In the evening, there was a third lightning talk session hosted by Pete (they were so popular this year that Pete ran out of lightning talk slots!), which was just as much fun as the others, and finally the traditional conference dinner, which I always enjoy. The ACCU conference dinner is geared towards enabling as many conference attendees as possible to mingle with speakers. Speakers remain at the same table throughout the dinner, while everyone else changes tables after every course. This is good fun and you get to meet lots of new people. In addition, there is always a theme – this year it was film.
And now we’re at the last day of ACCU! I started the morning by attending Mathieu Ropert’s “Basics of profiling”. Mathieu delivered a really good beginner-friendly introduction to profiling, why it’s important, things you need to know such as sampling profiling vs. instrumentation profiling, and more. He then actually live-demoed profiling his video game Hearts of Iron IV with the Optick Profiler, a instrumentation profiler, and Intel VTune, a very powerful sampling profiler. He explained what to look for and how to interpret what you see, and finished off his talk with useful general tips on how to optimize a C++ program. This hands-on approach including live demoing is rarely seen in conference talks, and I really enjoyed it.

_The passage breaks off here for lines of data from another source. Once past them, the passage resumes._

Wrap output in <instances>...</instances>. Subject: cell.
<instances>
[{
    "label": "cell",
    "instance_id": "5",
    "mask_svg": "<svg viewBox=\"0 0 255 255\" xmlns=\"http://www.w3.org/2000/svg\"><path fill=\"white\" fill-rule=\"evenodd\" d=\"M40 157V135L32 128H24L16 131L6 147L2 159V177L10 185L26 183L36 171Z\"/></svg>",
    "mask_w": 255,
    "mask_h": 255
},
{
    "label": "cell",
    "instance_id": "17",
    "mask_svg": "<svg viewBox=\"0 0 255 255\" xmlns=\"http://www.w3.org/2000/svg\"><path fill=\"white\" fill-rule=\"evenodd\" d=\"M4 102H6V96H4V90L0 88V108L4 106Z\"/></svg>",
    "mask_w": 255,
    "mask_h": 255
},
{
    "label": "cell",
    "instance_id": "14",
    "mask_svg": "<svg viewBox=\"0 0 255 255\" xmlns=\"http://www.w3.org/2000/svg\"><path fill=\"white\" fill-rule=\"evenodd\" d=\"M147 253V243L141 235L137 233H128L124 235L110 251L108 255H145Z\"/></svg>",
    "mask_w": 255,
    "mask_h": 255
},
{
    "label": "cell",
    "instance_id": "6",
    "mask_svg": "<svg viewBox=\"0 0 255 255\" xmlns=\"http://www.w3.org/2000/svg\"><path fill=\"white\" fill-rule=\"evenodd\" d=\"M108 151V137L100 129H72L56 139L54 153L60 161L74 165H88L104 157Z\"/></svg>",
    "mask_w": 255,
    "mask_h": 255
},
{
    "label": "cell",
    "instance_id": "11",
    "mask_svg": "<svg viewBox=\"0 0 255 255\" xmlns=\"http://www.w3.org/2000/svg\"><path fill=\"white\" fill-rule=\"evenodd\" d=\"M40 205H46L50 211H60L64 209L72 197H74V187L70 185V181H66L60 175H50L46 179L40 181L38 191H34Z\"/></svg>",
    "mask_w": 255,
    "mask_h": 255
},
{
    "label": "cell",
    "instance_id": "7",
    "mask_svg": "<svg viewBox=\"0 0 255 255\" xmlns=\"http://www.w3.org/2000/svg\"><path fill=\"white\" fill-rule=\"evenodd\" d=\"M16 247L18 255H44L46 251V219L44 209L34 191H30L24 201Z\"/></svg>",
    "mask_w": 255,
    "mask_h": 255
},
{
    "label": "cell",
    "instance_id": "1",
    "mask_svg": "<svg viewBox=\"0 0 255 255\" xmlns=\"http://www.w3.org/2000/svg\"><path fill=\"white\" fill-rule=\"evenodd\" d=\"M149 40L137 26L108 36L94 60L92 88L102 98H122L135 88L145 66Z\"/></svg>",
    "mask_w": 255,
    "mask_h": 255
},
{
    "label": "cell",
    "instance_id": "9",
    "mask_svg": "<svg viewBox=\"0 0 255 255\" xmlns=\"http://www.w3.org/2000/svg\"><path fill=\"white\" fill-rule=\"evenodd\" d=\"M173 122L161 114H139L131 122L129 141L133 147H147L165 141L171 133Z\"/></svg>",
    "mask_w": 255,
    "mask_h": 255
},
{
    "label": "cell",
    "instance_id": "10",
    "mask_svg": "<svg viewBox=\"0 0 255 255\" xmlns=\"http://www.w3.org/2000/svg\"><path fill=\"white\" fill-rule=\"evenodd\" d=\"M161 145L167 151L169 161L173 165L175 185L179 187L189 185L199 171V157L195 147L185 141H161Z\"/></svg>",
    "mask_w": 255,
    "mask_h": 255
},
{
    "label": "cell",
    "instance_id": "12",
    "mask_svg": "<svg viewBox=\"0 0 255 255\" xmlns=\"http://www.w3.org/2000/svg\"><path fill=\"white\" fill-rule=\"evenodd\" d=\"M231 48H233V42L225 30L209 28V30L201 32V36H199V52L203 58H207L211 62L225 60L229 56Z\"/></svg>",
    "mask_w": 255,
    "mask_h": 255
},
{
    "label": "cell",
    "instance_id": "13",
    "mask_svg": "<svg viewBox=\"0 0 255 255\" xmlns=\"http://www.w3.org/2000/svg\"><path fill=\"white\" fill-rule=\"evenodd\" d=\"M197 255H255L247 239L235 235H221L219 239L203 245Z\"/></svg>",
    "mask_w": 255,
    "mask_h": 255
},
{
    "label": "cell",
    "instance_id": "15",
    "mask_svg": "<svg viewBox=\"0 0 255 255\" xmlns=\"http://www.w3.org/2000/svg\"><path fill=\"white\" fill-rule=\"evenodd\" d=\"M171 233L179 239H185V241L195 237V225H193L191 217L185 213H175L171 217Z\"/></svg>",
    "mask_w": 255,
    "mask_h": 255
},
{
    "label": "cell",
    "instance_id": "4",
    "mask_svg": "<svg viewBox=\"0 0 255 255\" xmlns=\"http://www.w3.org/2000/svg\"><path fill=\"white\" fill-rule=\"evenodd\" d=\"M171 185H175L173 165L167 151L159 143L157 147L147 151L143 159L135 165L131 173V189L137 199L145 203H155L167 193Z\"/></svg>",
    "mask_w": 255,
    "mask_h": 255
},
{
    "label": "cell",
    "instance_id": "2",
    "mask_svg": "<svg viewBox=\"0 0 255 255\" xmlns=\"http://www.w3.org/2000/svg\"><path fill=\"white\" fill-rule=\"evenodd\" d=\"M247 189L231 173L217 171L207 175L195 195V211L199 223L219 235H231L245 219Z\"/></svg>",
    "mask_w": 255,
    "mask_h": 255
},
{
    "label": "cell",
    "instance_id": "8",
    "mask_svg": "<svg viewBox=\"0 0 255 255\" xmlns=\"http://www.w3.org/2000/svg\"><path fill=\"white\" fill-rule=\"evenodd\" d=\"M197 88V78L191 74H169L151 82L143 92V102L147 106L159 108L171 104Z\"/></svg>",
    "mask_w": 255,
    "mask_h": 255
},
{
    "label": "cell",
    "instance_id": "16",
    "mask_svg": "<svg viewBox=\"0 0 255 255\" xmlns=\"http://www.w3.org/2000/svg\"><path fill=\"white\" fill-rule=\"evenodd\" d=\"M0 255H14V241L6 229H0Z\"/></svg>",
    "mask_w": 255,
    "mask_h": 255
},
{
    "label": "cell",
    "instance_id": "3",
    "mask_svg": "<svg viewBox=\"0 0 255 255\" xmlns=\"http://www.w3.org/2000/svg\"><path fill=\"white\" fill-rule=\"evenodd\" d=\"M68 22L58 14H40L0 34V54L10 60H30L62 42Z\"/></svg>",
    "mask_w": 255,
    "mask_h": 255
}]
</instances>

Later that day I attended John McFarlane’s talk “Contractual Disappointment in C++”, which I also highly recommend. The title would suggest that the talk was about contracts in standard C++ and how we ended up not having them, but actually it was not about that at all. Instead, John talked about contracts as a programming concept, the difference between bugs and errors, different types of contracts, and other things that every programmer should think about.

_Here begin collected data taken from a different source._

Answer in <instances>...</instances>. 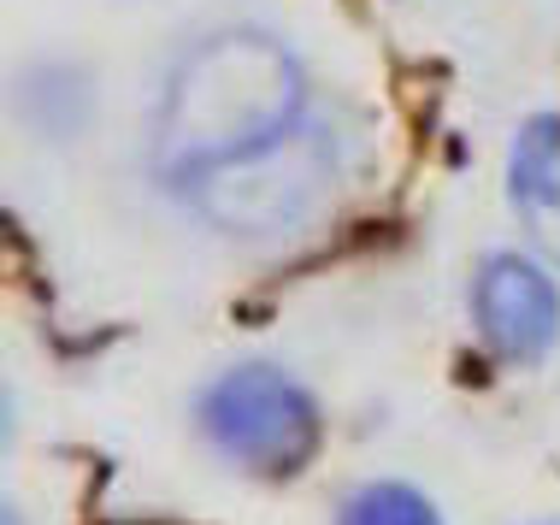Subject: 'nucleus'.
Returning <instances> with one entry per match:
<instances>
[{
	"instance_id": "20e7f679",
	"label": "nucleus",
	"mask_w": 560,
	"mask_h": 525,
	"mask_svg": "<svg viewBox=\"0 0 560 525\" xmlns=\"http://www.w3.org/2000/svg\"><path fill=\"white\" fill-rule=\"evenodd\" d=\"M472 331L508 366H537L560 342V290L525 254H490L472 278Z\"/></svg>"
},
{
	"instance_id": "423d86ee",
	"label": "nucleus",
	"mask_w": 560,
	"mask_h": 525,
	"mask_svg": "<svg viewBox=\"0 0 560 525\" xmlns=\"http://www.w3.org/2000/svg\"><path fill=\"white\" fill-rule=\"evenodd\" d=\"M337 525H443V514H436L431 497H419L413 485L372 478V485H360L342 497Z\"/></svg>"
},
{
	"instance_id": "7ed1b4c3",
	"label": "nucleus",
	"mask_w": 560,
	"mask_h": 525,
	"mask_svg": "<svg viewBox=\"0 0 560 525\" xmlns=\"http://www.w3.org/2000/svg\"><path fill=\"white\" fill-rule=\"evenodd\" d=\"M195 419H201V438L254 478H290L319 448V408L307 384L271 360H242L219 372L195 401Z\"/></svg>"
},
{
	"instance_id": "39448f33",
	"label": "nucleus",
	"mask_w": 560,
	"mask_h": 525,
	"mask_svg": "<svg viewBox=\"0 0 560 525\" xmlns=\"http://www.w3.org/2000/svg\"><path fill=\"white\" fill-rule=\"evenodd\" d=\"M508 189L525 231L560 260V118L555 113H542L520 130L508 160Z\"/></svg>"
},
{
	"instance_id": "f03ea898",
	"label": "nucleus",
	"mask_w": 560,
	"mask_h": 525,
	"mask_svg": "<svg viewBox=\"0 0 560 525\" xmlns=\"http://www.w3.org/2000/svg\"><path fill=\"white\" fill-rule=\"evenodd\" d=\"M342 130L307 113L278 142L184 184L177 201H189L195 219L236 243H278V236H301L325 213L330 195L342 189Z\"/></svg>"
},
{
	"instance_id": "f257e3e1",
	"label": "nucleus",
	"mask_w": 560,
	"mask_h": 525,
	"mask_svg": "<svg viewBox=\"0 0 560 525\" xmlns=\"http://www.w3.org/2000/svg\"><path fill=\"white\" fill-rule=\"evenodd\" d=\"M307 118V71L271 30L219 24L172 59L154 101V172L165 189L231 166Z\"/></svg>"
}]
</instances>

Finally, it was time for the last talk of the conference: Titus Winters’ closing keynote! Titus, the author of “Software engineering at Google,” aka the Flamingo Book, decided to fully embrace his new brand and showed up on stage in a flamingo shirt. His keynote titled “Tradeoffs in the Software Workflow” was just as high-quality and thought-provoking as I had hoped and tackled really big questions for our industry such as “What is the value of the code that you write?” and “What is the value of preventing a defect?”. This is another talk that I highly recommend. In fact, all the talks I saw this year were so good that I am very impressed once again by the quality of the ACCU conference program.
Of course, in between all the talks, there was the all-important hallway track. Even though there was no JetBrains booth this time, I was still very busy talking to people about JetBrains products in general and CLion in particular. Some noteworthy interactions involved helping a CLion user figure out how to build the LLVM project in CLion (which gave me some good ideas for putting together a “CMake in CLion” tutorial) and multiple folks asking about the new “thin client” remote development mode in CLion (which is currently still in Beta, but nevertheless already very usable, so I recommend you check it out now!).
And that was it from ACCU 2022! I am really looking forward to next year’s conference, but in the meantime, I will be attending other in-person C++ events, with the next one on the calendar being C++Now in beautiful Aspen, Colorado. See you there!